WHAT TO WORK ON:
Your task is to copy each line of the records that includes the string "later".

[Opening RECORD EXCERPTS section]

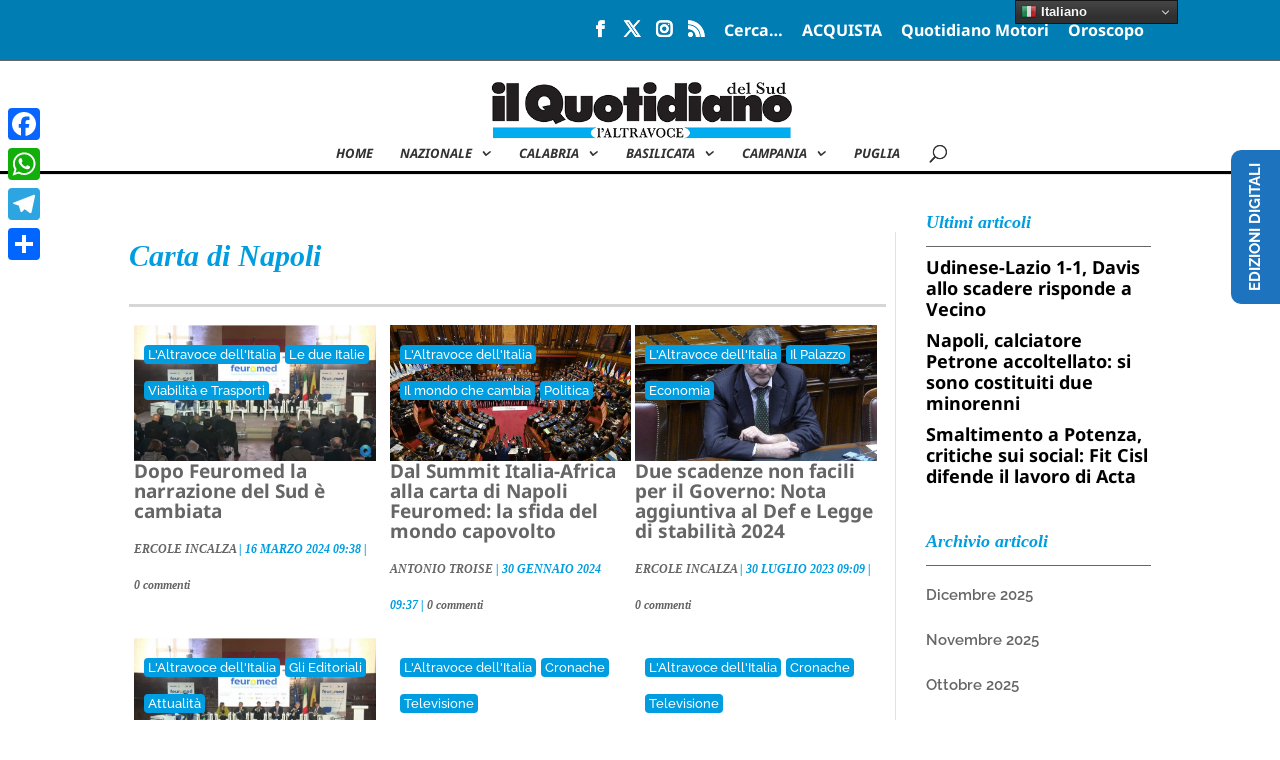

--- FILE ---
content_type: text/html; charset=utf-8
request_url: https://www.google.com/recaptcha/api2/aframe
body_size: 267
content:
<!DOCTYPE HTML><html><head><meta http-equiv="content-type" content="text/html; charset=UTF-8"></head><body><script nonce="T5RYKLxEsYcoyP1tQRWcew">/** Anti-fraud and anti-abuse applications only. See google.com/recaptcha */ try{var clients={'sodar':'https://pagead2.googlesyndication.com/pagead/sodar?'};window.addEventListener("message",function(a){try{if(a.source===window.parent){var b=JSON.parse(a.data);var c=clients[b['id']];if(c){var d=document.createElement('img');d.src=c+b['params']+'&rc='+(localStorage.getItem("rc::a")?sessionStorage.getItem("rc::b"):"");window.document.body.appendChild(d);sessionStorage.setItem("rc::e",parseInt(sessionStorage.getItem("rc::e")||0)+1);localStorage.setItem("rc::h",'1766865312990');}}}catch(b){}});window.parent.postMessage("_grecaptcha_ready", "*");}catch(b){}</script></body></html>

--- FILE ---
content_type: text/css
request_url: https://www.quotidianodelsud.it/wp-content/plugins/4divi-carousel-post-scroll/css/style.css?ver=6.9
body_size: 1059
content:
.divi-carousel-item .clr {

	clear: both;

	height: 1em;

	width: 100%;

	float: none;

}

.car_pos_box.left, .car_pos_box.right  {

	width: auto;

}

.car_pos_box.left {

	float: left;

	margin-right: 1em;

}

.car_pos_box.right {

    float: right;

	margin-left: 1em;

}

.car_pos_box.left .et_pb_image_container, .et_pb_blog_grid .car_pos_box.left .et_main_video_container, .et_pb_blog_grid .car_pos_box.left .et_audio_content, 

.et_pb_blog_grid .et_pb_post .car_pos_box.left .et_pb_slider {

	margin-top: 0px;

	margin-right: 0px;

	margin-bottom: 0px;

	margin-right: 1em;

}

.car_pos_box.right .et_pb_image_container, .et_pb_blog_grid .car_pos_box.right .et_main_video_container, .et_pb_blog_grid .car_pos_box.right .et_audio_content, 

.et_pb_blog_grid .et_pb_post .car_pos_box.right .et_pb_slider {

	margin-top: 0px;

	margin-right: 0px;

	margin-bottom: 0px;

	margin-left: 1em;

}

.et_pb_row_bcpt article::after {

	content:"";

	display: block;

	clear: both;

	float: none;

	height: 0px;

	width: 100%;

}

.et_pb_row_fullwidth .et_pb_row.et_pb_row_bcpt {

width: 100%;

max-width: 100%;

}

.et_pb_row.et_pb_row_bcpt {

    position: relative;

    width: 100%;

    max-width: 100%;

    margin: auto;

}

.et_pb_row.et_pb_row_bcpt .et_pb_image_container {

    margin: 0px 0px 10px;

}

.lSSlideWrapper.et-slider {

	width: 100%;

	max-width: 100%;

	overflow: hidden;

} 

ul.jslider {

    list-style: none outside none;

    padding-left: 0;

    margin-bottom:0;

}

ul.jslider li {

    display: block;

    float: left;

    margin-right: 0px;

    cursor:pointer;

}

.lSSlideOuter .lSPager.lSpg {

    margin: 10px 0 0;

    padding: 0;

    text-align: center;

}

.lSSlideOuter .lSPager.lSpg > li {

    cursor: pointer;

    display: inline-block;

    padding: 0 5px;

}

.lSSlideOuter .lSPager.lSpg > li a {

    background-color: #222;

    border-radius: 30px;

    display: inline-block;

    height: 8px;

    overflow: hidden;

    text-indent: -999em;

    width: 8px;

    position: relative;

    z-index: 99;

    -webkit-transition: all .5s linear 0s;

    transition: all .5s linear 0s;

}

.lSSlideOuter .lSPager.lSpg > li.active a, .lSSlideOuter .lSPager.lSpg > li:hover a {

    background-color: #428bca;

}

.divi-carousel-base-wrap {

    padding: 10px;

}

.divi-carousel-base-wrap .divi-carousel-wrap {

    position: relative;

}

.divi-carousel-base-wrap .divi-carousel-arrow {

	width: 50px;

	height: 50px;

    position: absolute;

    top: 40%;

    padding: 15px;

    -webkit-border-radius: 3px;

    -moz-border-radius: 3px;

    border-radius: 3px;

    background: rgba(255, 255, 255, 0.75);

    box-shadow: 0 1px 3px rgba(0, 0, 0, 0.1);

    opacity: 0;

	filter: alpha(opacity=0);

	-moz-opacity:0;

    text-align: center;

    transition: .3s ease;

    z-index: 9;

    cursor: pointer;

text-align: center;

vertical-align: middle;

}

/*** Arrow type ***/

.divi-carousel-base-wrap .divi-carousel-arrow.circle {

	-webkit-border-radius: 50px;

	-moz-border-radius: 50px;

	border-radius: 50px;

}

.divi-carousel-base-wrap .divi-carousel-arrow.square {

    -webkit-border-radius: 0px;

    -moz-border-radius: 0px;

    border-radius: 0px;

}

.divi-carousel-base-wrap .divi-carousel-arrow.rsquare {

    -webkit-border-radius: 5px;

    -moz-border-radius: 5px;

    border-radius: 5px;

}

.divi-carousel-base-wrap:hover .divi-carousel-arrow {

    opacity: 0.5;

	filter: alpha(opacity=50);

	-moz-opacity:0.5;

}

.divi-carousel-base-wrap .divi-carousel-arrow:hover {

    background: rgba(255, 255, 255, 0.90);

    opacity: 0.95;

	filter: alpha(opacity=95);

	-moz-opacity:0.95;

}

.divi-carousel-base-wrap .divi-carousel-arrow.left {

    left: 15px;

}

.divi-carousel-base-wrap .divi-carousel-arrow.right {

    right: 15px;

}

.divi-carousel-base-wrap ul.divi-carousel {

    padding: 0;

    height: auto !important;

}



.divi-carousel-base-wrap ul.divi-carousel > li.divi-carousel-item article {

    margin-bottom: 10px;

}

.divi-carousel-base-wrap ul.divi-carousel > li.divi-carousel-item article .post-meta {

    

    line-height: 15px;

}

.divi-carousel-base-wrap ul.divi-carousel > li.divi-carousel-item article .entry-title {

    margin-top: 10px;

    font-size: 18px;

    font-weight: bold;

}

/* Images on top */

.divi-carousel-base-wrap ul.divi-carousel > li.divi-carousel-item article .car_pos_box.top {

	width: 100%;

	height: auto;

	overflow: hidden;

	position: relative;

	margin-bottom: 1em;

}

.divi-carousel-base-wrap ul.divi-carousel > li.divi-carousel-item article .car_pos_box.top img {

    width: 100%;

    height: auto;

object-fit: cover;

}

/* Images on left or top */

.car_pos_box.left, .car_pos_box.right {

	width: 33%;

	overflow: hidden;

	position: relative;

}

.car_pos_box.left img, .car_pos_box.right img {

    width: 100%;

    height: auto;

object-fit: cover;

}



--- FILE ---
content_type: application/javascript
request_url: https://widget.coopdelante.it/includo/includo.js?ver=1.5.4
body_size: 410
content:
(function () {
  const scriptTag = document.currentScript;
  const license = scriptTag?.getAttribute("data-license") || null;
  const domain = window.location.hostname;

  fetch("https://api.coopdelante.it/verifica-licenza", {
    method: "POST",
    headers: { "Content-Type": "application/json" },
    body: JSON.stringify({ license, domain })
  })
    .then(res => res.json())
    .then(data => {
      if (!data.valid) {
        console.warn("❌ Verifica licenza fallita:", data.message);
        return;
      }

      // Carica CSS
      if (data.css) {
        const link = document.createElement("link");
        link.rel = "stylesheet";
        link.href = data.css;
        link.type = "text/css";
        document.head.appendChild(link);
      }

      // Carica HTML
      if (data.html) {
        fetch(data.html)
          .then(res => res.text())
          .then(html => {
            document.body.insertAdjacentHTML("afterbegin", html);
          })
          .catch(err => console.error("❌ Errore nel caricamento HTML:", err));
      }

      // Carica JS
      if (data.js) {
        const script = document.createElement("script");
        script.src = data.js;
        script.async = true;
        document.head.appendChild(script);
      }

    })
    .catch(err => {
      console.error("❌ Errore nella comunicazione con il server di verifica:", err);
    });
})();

[Closing RECORD EXCERPTS section]
[Opening RECORD EXCERPTS section]

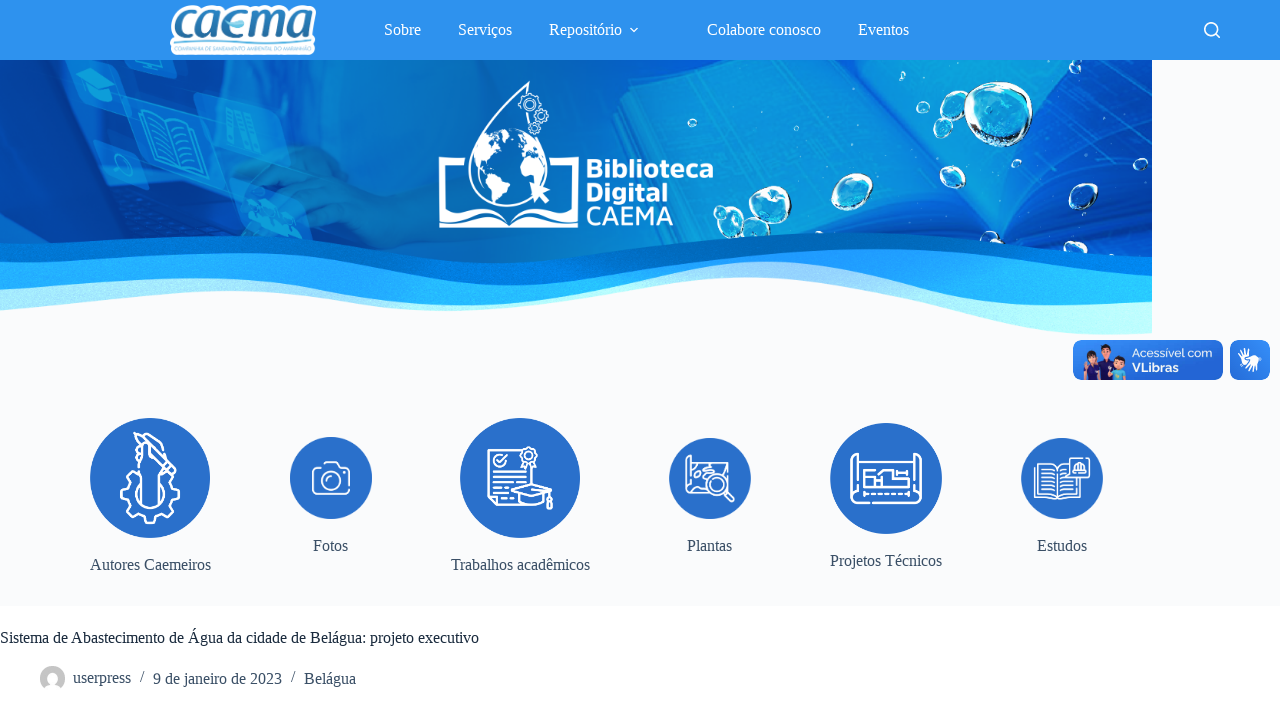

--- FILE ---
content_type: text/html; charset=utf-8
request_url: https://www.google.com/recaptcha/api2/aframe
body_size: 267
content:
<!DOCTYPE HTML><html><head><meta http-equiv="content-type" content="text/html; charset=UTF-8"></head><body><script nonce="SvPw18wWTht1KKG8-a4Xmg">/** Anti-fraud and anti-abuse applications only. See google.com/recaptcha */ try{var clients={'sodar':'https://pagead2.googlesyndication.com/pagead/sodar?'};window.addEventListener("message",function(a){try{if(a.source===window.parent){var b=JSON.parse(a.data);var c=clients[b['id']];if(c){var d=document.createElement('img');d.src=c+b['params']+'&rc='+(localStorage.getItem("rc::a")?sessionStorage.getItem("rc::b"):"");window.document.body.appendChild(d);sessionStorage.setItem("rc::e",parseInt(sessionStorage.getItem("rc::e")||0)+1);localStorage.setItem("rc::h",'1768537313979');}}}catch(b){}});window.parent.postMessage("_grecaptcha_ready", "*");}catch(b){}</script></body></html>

[Closing RECORD EXCERPTS section]
[Opening RECORD EXCERPTS section]

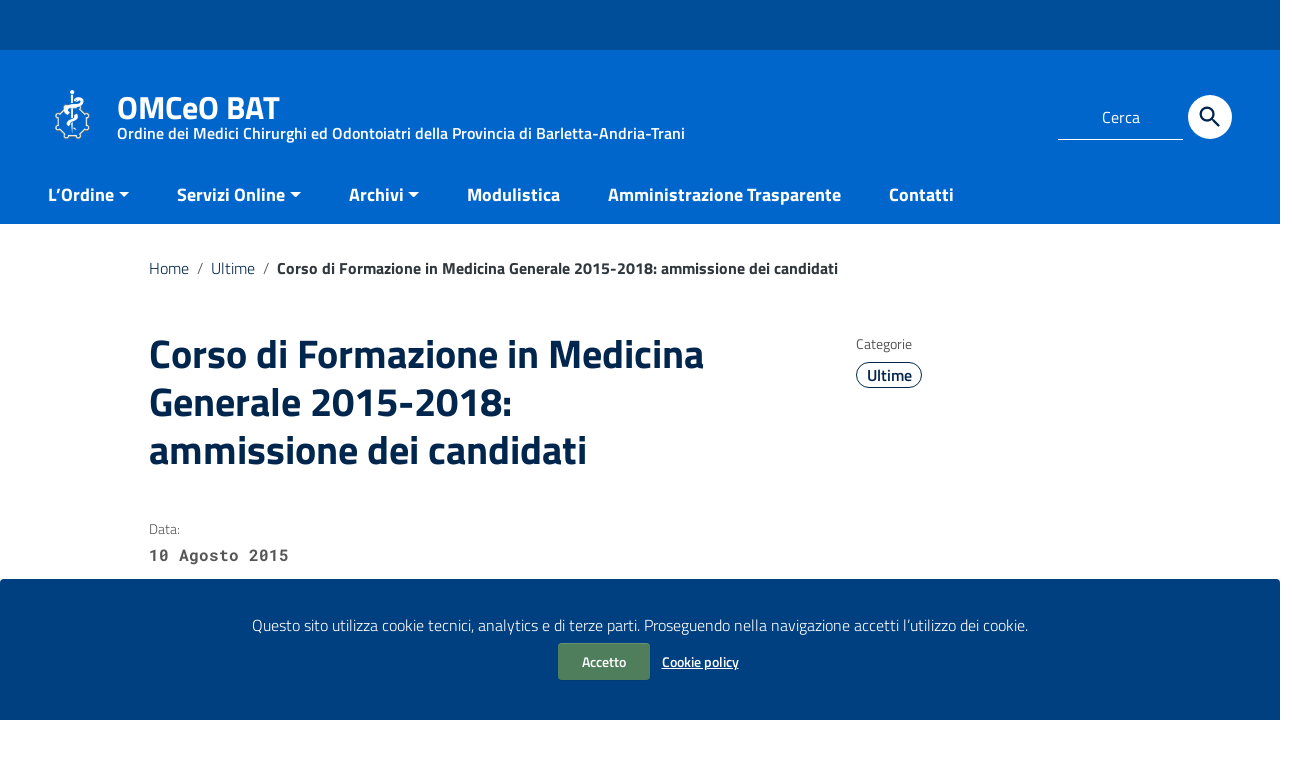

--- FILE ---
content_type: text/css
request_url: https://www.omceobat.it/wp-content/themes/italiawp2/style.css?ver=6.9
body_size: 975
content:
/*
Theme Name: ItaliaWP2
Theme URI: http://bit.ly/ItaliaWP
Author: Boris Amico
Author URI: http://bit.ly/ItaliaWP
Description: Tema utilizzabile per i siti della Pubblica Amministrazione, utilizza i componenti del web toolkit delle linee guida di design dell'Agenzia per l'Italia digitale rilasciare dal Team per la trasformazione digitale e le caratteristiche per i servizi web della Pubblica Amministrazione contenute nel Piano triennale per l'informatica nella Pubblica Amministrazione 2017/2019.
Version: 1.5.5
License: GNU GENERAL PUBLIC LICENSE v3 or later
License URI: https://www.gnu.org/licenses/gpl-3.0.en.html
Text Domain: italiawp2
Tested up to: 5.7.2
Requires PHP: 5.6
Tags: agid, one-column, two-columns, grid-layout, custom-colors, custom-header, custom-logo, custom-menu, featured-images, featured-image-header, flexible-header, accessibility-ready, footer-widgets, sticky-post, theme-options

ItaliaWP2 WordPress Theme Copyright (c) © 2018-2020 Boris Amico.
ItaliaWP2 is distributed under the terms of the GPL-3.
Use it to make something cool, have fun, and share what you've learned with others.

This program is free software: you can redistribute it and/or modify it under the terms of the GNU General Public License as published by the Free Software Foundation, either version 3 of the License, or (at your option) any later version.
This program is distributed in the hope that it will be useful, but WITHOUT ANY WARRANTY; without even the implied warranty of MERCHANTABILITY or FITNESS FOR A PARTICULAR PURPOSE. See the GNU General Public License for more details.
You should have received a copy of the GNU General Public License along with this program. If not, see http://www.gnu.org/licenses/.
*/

[Closing RECORD EXCERPTS section]

ANSWER SECTION:
License: GNU GENERAL PUBLIC LICENSE v3 or later
This program is free software: you can redistribute it and/or modify it under the terms of the GNU General Public License as published by the Free Software Foundation, either version 3 of the License, or (at your option) any later version.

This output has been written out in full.